Windows 10 really is an excellent OS in its own right. It's such a shame that they keep undermining all the progress they've made by pulling crap like this.

1 comments

You forgot the great and updated CMD where you can finally select and copy properly ;)
and Environment Variables / PATH entries are now added as rows on a table, instead of appending to a super long string and trying to remember whether or not to put a slash and or a semi-colon at the end
The default terminals have improved significantly since Windows 7 for sure, but it still hasn't evolved into something that I genuinely enjoy using yet, at least compared to some of the other, much better terminals out there (missing tabs, splitting, extensibility, etc), so I'm hesitant to include that on my list.
You can make Powershell your default now, iirc. Also, have you tried the Win+X power user's menu?
I'm actually frustrated by it. I like the fact that I can finally CTR-C/CTR-V into the cmd line. But I spend my time interrupting scripts by just clicking on the cmd windows.
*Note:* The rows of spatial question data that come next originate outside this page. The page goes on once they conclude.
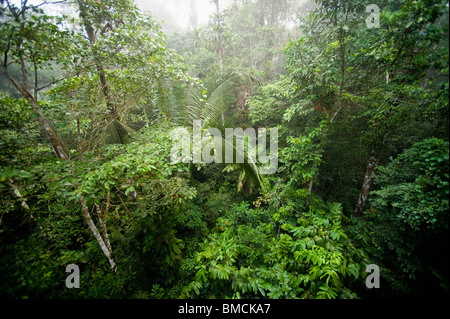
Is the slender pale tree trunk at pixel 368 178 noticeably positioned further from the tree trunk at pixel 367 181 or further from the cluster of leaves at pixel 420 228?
the cluster of leaves at pixel 420 228

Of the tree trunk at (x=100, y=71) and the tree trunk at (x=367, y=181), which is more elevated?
the tree trunk at (x=100, y=71)

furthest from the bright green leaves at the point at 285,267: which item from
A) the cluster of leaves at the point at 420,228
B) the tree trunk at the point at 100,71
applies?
the tree trunk at the point at 100,71

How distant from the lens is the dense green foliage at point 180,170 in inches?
67.9

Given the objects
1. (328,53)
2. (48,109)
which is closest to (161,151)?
(48,109)

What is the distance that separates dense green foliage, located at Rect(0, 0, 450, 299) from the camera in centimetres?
173

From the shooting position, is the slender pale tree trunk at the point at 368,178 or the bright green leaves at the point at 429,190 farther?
the slender pale tree trunk at the point at 368,178

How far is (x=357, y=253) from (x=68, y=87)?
4.77 meters
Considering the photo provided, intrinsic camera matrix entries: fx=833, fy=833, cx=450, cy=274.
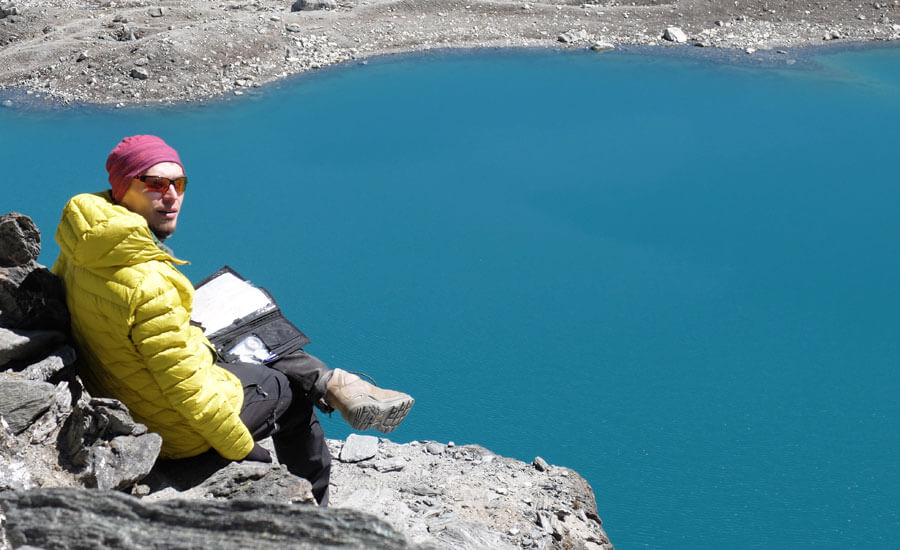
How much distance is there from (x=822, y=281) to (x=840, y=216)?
212 cm

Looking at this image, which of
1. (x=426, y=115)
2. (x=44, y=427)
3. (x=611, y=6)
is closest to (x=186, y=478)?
(x=44, y=427)

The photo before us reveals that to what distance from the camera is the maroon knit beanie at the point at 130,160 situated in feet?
11.2

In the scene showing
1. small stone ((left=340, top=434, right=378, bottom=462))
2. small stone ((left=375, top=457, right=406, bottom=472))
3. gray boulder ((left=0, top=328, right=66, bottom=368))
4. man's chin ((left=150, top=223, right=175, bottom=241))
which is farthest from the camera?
small stone ((left=340, top=434, right=378, bottom=462))

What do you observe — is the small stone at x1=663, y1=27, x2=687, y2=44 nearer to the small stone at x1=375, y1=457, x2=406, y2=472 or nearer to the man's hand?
the small stone at x1=375, y1=457, x2=406, y2=472

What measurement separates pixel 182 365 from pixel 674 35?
19.0m

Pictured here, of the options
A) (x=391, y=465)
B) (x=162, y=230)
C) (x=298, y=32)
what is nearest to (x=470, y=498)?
(x=391, y=465)

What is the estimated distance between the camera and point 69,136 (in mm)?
15172

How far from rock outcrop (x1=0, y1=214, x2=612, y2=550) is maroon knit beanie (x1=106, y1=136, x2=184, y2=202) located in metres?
0.69

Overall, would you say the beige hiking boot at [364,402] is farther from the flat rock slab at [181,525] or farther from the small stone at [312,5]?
the small stone at [312,5]

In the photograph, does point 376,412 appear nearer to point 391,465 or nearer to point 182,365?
point 182,365

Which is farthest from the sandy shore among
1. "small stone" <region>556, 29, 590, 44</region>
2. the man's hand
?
the man's hand

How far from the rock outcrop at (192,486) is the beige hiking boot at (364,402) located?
0.45 m

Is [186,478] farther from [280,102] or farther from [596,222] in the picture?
[280,102]

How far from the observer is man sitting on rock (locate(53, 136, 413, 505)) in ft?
10.5
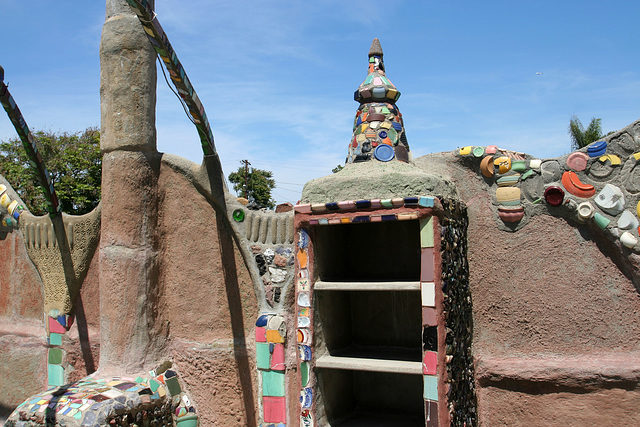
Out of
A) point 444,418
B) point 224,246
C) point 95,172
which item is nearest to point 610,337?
point 444,418

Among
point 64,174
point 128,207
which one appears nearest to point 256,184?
point 64,174

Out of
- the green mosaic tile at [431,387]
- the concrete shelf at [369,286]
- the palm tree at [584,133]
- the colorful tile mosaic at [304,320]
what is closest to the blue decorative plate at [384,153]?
the colorful tile mosaic at [304,320]

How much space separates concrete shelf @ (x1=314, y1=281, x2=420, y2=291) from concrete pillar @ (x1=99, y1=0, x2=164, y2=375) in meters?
1.68

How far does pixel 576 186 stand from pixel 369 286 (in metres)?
1.54

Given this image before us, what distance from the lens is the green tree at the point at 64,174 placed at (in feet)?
47.3

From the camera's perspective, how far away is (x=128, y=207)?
194 inches

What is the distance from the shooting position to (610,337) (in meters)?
4.02

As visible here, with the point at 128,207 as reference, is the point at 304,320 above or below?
below

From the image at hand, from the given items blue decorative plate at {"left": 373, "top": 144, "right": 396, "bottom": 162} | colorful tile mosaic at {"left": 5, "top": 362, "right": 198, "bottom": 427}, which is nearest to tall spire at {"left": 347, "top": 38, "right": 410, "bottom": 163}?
blue decorative plate at {"left": 373, "top": 144, "right": 396, "bottom": 162}

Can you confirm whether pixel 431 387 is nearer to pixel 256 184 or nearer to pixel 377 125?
pixel 377 125

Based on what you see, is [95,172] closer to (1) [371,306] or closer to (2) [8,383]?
(2) [8,383]

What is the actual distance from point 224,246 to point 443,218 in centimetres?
190

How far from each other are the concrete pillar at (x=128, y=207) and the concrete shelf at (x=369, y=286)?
1.68 meters

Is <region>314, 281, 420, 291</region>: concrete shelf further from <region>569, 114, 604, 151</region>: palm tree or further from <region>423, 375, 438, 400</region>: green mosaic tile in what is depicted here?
<region>569, 114, 604, 151</region>: palm tree
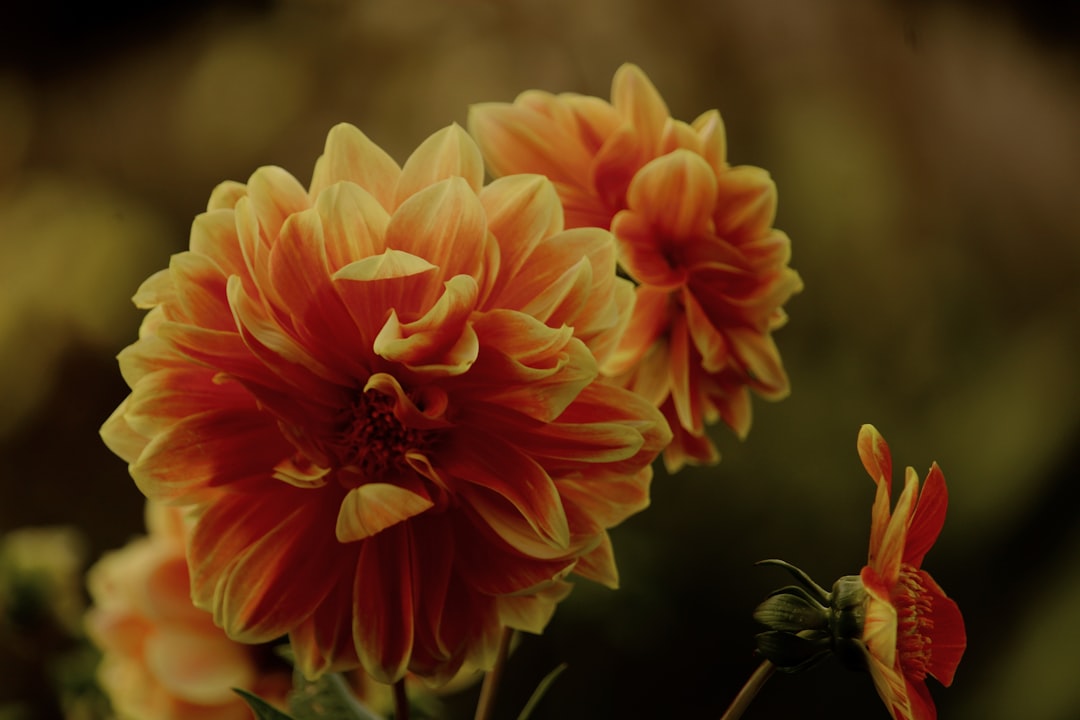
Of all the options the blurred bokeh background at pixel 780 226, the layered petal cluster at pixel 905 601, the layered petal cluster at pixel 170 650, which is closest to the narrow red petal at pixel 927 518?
the layered petal cluster at pixel 905 601

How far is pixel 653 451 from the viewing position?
0.32 m

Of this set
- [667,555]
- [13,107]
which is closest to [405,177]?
[667,555]

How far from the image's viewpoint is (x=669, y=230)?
0.42 m

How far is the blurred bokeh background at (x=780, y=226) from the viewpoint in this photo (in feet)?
3.10

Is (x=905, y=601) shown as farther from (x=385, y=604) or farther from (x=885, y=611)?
(x=385, y=604)

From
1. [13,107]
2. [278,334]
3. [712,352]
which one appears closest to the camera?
[278,334]

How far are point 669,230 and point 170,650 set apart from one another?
1.03ft

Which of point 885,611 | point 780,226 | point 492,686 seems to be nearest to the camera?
point 885,611

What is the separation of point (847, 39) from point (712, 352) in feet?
2.34

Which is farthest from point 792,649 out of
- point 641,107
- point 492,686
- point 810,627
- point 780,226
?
point 780,226

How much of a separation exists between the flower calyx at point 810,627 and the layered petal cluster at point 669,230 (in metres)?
0.11

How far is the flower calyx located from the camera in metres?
0.31

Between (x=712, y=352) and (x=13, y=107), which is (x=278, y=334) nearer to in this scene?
(x=712, y=352)

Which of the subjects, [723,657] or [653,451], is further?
[723,657]
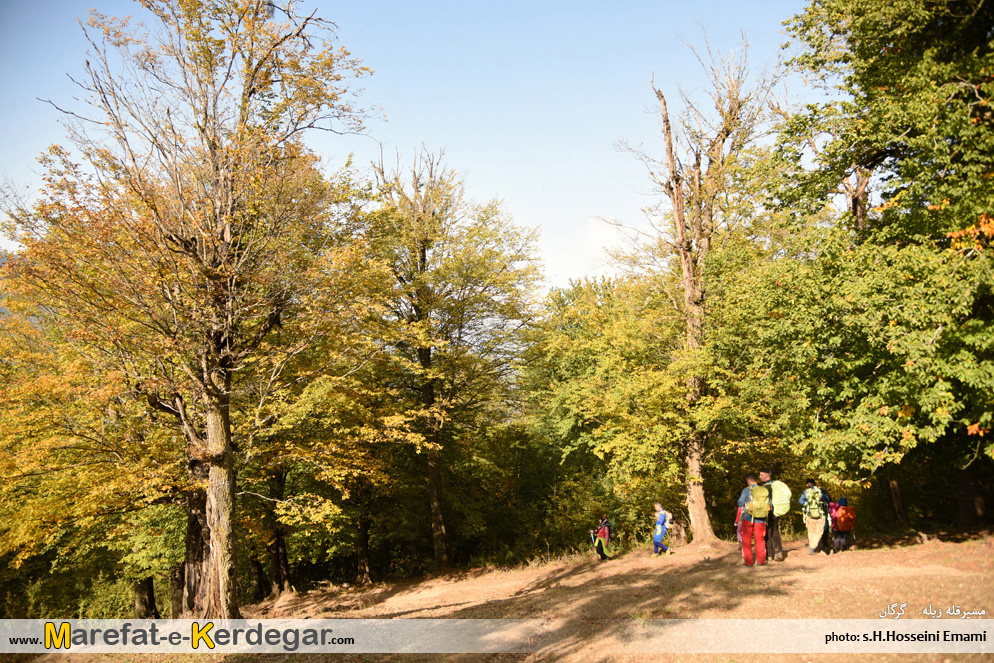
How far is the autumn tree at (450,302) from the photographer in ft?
60.6

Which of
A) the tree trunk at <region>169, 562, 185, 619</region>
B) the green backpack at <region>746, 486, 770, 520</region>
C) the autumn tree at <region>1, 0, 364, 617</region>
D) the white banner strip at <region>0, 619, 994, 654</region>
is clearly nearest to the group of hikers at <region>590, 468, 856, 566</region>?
the green backpack at <region>746, 486, 770, 520</region>

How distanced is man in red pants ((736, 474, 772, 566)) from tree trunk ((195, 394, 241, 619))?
8.71m

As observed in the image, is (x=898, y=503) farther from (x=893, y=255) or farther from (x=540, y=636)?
(x=540, y=636)

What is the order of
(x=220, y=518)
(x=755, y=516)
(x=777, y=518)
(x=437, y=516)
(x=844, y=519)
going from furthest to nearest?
(x=437, y=516) < (x=844, y=519) < (x=777, y=518) < (x=755, y=516) < (x=220, y=518)

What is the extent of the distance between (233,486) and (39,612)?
2588 cm

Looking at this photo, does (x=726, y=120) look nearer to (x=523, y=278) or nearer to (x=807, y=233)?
(x=807, y=233)

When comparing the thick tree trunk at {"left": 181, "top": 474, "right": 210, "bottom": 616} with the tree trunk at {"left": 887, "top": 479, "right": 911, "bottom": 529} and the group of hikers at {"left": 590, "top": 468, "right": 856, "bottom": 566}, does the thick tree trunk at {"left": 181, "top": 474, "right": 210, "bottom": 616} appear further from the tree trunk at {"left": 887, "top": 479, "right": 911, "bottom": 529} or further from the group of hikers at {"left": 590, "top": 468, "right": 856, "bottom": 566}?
the tree trunk at {"left": 887, "top": 479, "right": 911, "bottom": 529}

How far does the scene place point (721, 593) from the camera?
8.35 metres

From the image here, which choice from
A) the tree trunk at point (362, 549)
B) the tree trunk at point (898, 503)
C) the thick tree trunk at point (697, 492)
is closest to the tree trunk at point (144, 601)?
the tree trunk at point (362, 549)

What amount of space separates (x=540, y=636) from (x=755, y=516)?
15.3ft

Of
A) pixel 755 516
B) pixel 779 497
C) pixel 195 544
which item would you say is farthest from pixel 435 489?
pixel 779 497

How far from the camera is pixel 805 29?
11828 millimetres

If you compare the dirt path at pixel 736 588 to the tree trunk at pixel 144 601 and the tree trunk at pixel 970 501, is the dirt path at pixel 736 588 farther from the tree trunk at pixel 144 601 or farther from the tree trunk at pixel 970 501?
the tree trunk at pixel 144 601

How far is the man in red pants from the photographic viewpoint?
969 centimetres
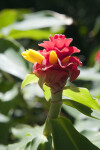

It triggers the selection tool which blocks the script (this is mostly W10/WS2016 through RDP, I don't use windows 10 on laptops).
You know you can just untick the checkbox that's enabling this feature on the window properties.
Honestly, I prefer the old rectangular-selections because it's great for copying individual columns of output from `dir`, for example.
In many applications you can Alt+drag to select vertically.